Yasuhiro Chikaishi, Masatoshi Kanayama, Akihiro Taira, Yusuke Nabe, Shinji Shinohara, Taiji Kuwata, Masaru Takenaka, Soichi Oka, Ayako Hirai, Koji Kuroda, Naoko Imanishi, Yoshinobu Ichiki, Fumihiro Tanaka

Second Department of Surgery, School of Medicine, University of Occupational and Environmental Health, Kitakyushu, Japan

Contributions: (I) Conception and design: Y Chikaishi, F Tanaka; (II) Administrative support: Y Chikaishi, F Tanaka; (III) Provision of study materials or patients: Y Chikaishi, F Tanaka; (IV) Collection and assembly of data: All authors; (V) Data analysis and interpretation: Y Chikaishi, F Tanaka; (VI) Manuscript writing: All authors; (VII) Final approval of manuscript: All authors.

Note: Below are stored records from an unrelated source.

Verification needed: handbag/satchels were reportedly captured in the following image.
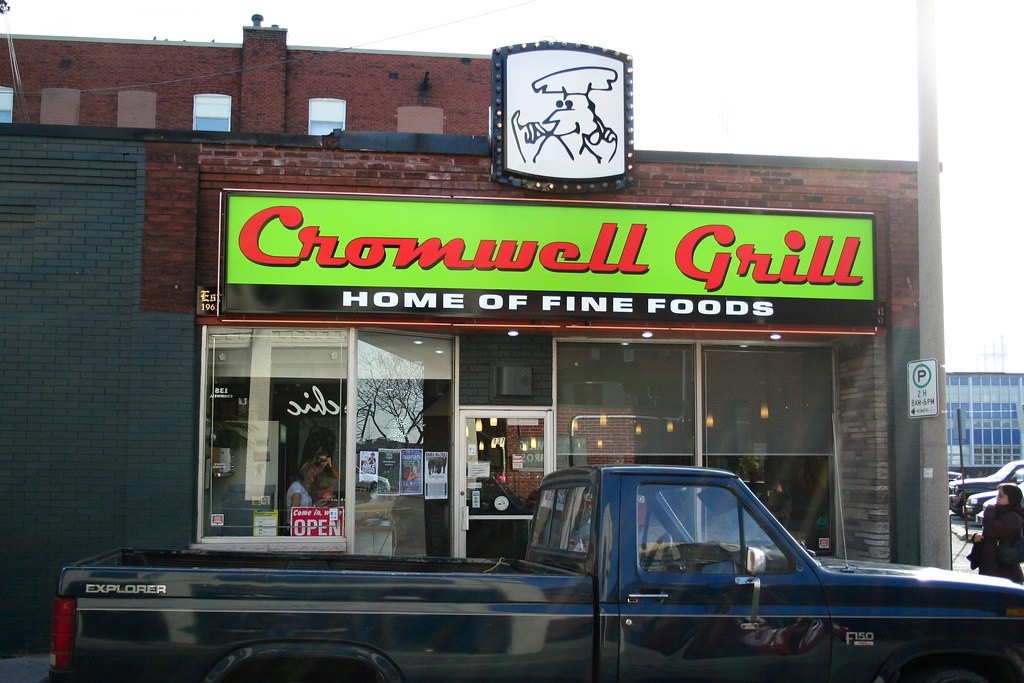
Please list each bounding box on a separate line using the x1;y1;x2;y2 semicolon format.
966;533;981;569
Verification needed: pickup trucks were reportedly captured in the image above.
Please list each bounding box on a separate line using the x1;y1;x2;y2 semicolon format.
46;461;1024;683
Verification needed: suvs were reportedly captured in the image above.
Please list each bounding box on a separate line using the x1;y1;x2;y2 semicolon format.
356;466;391;498
949;461;1024;516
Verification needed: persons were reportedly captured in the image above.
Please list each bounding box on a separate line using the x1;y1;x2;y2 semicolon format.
285;450;338;535
966;483;1024;584
428;453;447;475
949;494;959;510
368;453;376;464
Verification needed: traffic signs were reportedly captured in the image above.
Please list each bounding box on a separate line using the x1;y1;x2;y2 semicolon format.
906;358;939;420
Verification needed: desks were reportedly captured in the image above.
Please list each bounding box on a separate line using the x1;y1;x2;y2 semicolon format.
355;503;413;556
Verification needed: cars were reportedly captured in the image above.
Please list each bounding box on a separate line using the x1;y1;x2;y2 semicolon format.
963;481;1024;528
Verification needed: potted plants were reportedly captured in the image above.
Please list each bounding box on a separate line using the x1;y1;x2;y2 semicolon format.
738;453;762;482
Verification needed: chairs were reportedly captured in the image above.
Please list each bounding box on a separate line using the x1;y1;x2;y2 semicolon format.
765;481;794;530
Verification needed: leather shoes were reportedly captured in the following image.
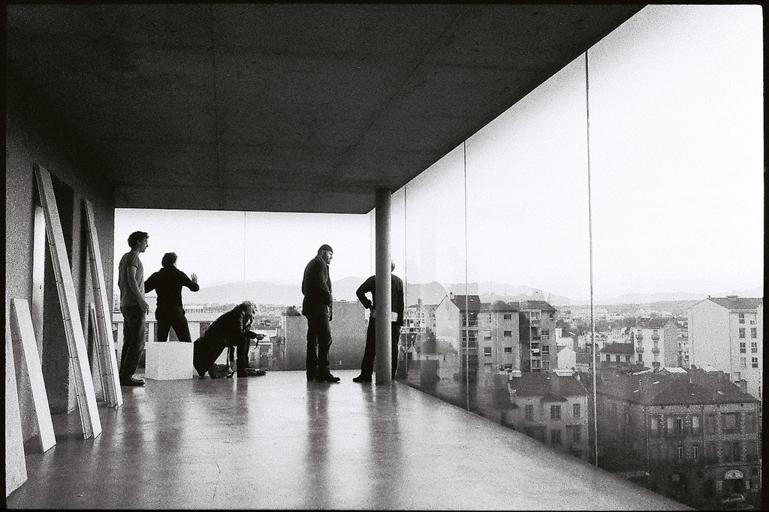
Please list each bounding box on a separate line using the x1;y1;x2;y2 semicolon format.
353;374;371;382
307;373;340;382
120;377;145;386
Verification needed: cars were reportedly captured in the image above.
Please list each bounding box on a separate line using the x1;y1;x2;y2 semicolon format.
721;492;746;506
726;503;755;510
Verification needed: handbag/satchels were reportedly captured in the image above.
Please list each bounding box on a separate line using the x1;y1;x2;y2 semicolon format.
208;363;230;379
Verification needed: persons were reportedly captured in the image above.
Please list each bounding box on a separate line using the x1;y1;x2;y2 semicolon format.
118;231;151;386
302;244;340;383
353;261;405;383
145;252;199;343
203;301;266;376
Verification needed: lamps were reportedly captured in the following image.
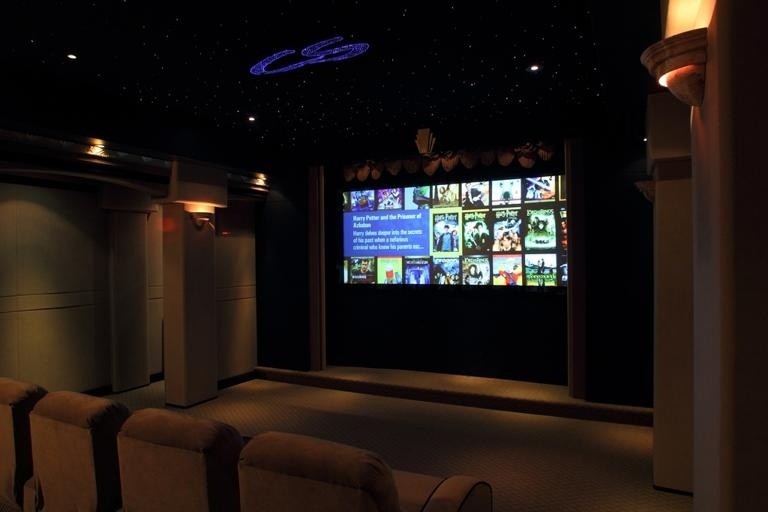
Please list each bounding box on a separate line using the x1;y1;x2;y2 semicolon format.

Correspondence to: Yasuhiro Chikaishi. Second Department of Surgery, School of Medicine, University of Occupational and Environmental Health, 1-1 Iseigaoka, Yahatanishi-ku, Kitakyushu 807-8555, Japan. Email: cywmd0k2@med.uoeh-u.ac.jp.

Background: The standard therapy for brain metastasis (BM) in non-small cell lung cancer (NSCLC) is radiation therapy (RT), although it is associated with complications such as leukoencephalopathy. In the current report, we retrospectively review data from eight patients who had NSCLC and harbored epidermal growth factor receptor (EGFR) mutations, and who were received erlotinib plus bevacizumab (E+B) as first-line therapy for BM.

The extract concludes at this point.